Creamy Chicken & Corn Chowder
4 skinless, boneless chicken breasts (about 1 lb.)
extra virgin olive oil, for drizzling
salt and pepper
3 T. butter
1 onion, finely chopped
1 lb. yukon gold potatoes, cut into ½-inch cubes
1 container (32 oz.) chicken broth
4 large ears corn, husked
1 cup milk
½ lb. crusty bread, cut into 1-inch cubes
1 pinch cayenne
1. Preheat a grill or grill pan to medium. Drizzle the chicken with EVOO; season with salt and pepper. Place on the grill or grill pan and cook, flipping once, until just firm, about 8 minutes. Transfer the chicken to a plate; shred or cut into cubes.
2. In a soup pot, melt 2 T. butter over medium heat. Add the onion and cook, stirring, until softened, 5 minutes. Add the potatoes, broth and ½ tsp. salt. Bring to a boil; cover, lower the heat and simmer until tender, 10 minutes. Remove from the heat; using an immersion blender, puree about half of the potatoes to thicken the soup.
3. Meanwhile, cut the kernels from the cobs into a bowl, then scrape down the cobs to extract any corn “milk” into the bowl. Stir the corn and its milk into the pot. Add the chicken and milk, return to medium heat and cook, stirring, until heated through, 10 minutes.
4. In a nonstick skillet, melt the remaining 1 T. butter over medium-low heat. Add the bread and toss. Season with salt and the cayenne. Toast until golden, about 10 minutes. Serve on top of the chowder.

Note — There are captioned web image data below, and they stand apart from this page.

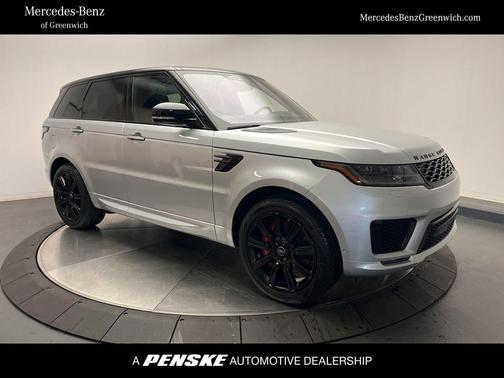 2020 Land Rover Range Rover Sport HST MHEV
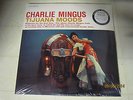 Living Stereo LSP 2533 Charlie Mingus Tijuana Moods 45rpm x 4 LPs
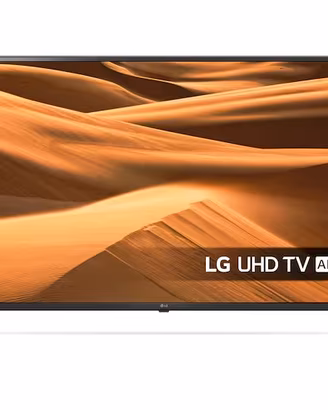 TV LG 43" Smart TV 4K UHD – Mod. 43UM7100PLB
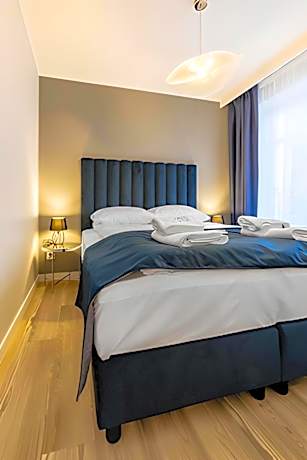 Two-Bedroom Superior Apartment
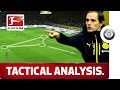 Dortmund’s Attacking Power - Recipe for a Spectacular Season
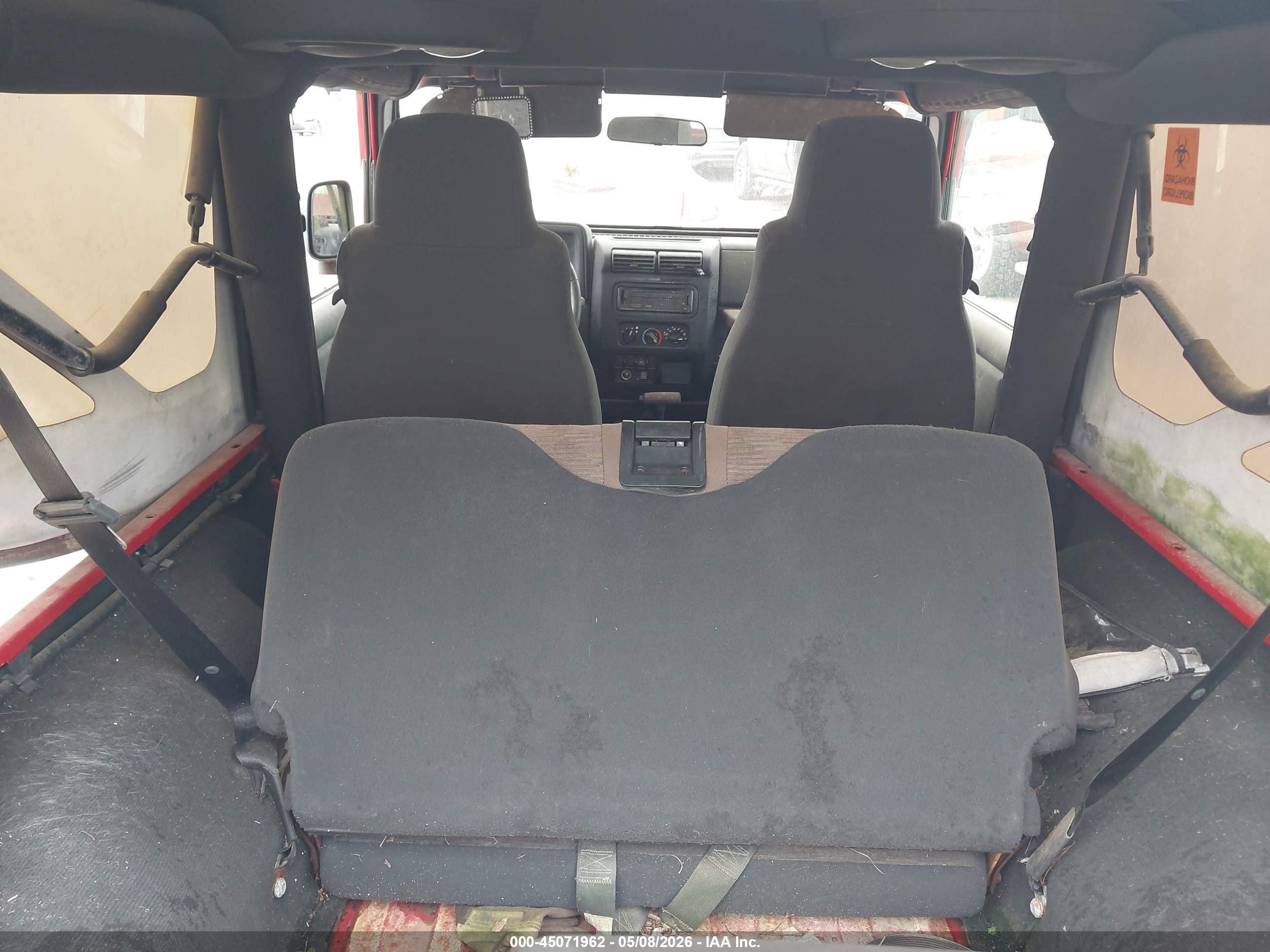 JEEP WRANGLER image 8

When I invited my mother over for dinner and told her what was on the menu her reply was, “So, soup.” Considering the temperature outside was 100 degrees, I don’t blame her for her hesitancy. However, I think any day is a good day for soup (especially if you have air-conditioning!). I will say this much: Mom sure was glad she accepted the dinner invitation!